### INSTRUCTION:
Can you continue the court excerpt on diversity jurisdiction and a limited partner's rights, starting right after its last line?

### EXCERPT TO READ:
——————
A federal district court has original "diversity" jurisdiction where the suit is between citizens of different states and the amount in controversy exceeds $75,000, exclusive of costs and interest. 28 U.S.C. 1332(a). In this case, the parties have stipulated to diversity of citizenship; therefore, the only issue relevant to whether the diversity requirements of § 1332 have been met is whether the amount in controversy exceeds $75,000. Diversity jurisdiction under 28 U.S.C. § 1332 requires that the amount in controversy must exceed "the sum or value of $75,000, exclusive of interest and costs." 28 U.S.C. § 1332. On its face, this language appears to exclude attorney fees and interest. There is an exception, however, for penalties and attorney fees that are mandated by statute upon a judgment in favor of Plaintiff or provided for by contractual agreement. Clark v. Nat'l Travelers Life Ins. Co., 518 F.2d 1167, 1168 (6th Cir.1975) ("It is settled that the statutory penalty and a statutory attorney's fee can be considered in determining whether the jurisdictional amount is met."); see Torres v. State Farm Mut. Auto. Ins. Co., 478 F. Supp. 2d 924, 927-28 (E.D. Mich. 2007).

Plaintiff seeks relief pursuant to Mich. Comp. Laws §§ 449.1305(2) and 449.22. Section 449.1305(2) states that each limited partner has the right to

[o]btain from the general partners, from time to time, upon reasonable demand (i) true and full information regarding the state of the business and financial condition of the limited partnership, (ii) promptly after becoming available, a copy of the limited partnership's federal, state, and local income tax returns for each year, and (iii) other information regarding the affairs of the limited partnership as is just and reasonable.
Plaintiff requests that the Court grant injunctive relief and order Defendants to produce all the documents she has requested and to award attorney fees and costs incurred as a result if she prevails on this claim.

A claim for accounting pursuant to § 449.22 is an equitable remedy. Section 449.22 provides that

[a]ny partner shall have the right to a formal account as to partnership affairs:

(a) If he is wrongfully excluded from the partnership business or possession of its property by his copartners;
(b) If the right exists under the terms of any agreement,
(c) As provided by section [449.]21;
(d) Whenever other circumstances render it just and reasonable.
——————
### GIVEN RECORDS:
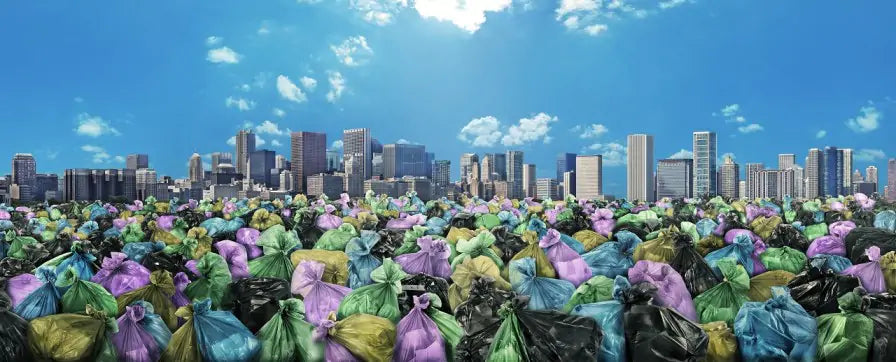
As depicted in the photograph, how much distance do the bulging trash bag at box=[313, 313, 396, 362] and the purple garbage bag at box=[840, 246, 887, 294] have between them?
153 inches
——————
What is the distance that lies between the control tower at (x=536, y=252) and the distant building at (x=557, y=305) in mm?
——————
### EXPECTED OUTPUT:
Plaintiff requests that the Court order Defendants to provide Plaintiff with an accounting of D&B and D,T & B by an independent and neutral auditor, including but not limited to an accounting of all revenues, expenses, distributions and transactions involving any of the other Boutell Enterprises in which Tim Boutell has an interest if she prevails on this claim.

The determination of the value of the matter in controversy for the purpose of federal jurisdiction is made through the application of federal standards. Horton v. Liberty Mutual Insurance Co., 367 U.S. 348, 352 (1961). However, in a diversity case, the court is required to look to state law to determine the nature and extent of the damages to be awarded. Id. at 352-53. Where injunctive relief is requested, the value of the relief for purposes of the amount in controversy requirement is the value of the object of the litigation measured from the plaintiff's perspective; that is, the monetary value of the benefit that the plaintiff would receive if the injunction were granted. Morrison v. Allstate Indem. Co., 228 F.3d 1255, 1268 (11th Cir. 2000); Ericsson GE Mobile Communications, Inc. v. Motorola Communications & Elecs., Inc., 120 F.3d 216, 218-20 (11th Cir. 1997); Olden v. LaFarge Corp., 203 F.R.D. 254, 260 (E.D. Mich.2001). However, this liberal standard for jurisdictional pleading "is not a license for conjecture."Morrison, 228 F.3d at 1268.

In this case, Plaintiff seeks an injunction enforcing her right under Mich. Comp. Laws §§ 449.1305(2) and 449.22 to have Defendants produce the documents requested and for Defendants to provide Plaintiff with an accounting of D&B and D,T & B by an independent and neutral auditor. Neither statutory section contains a provision authorizing money damages for noncompliance nor, on the other hand, does it establish a penalty for the expenses of responding to an overbroad request. Thus, even if plaintiff prevails on her claims under Mich. Comp. Laws §§ 449.1305(2) and 449.22, the most she will receive is an order directing the defendants to produce the documents and records and to provide an accounting.

Plaintiff argues that the potential monetary damages due to her brother's mismanagement of the partnerships should be considered as the amount in controversy. However, even if Plaintiff is correct that the Family Limited Partnerships have been damaged by her brother's alleged misfeasance or malfeasance, it will, at best, be corroborated by the financial information and the accounting. The Family Limited Partnerships will still have to pursue a damage remedy to recover. Indeed, any monetary remedy related to the alleged wrongs outlined in Plaintiff's supplemental brief would flow to the partnership and are thus encompassed by the claims that have been dismissed. Moreover, neither statutory provision mandates that a defendant pay penalties and attorney fees upon a judgment in favor of a plaintiff and Plaintiff's attorney's fees thus cannot provide a basis for the amount-in-controversy requirement for diversity jurisdiction.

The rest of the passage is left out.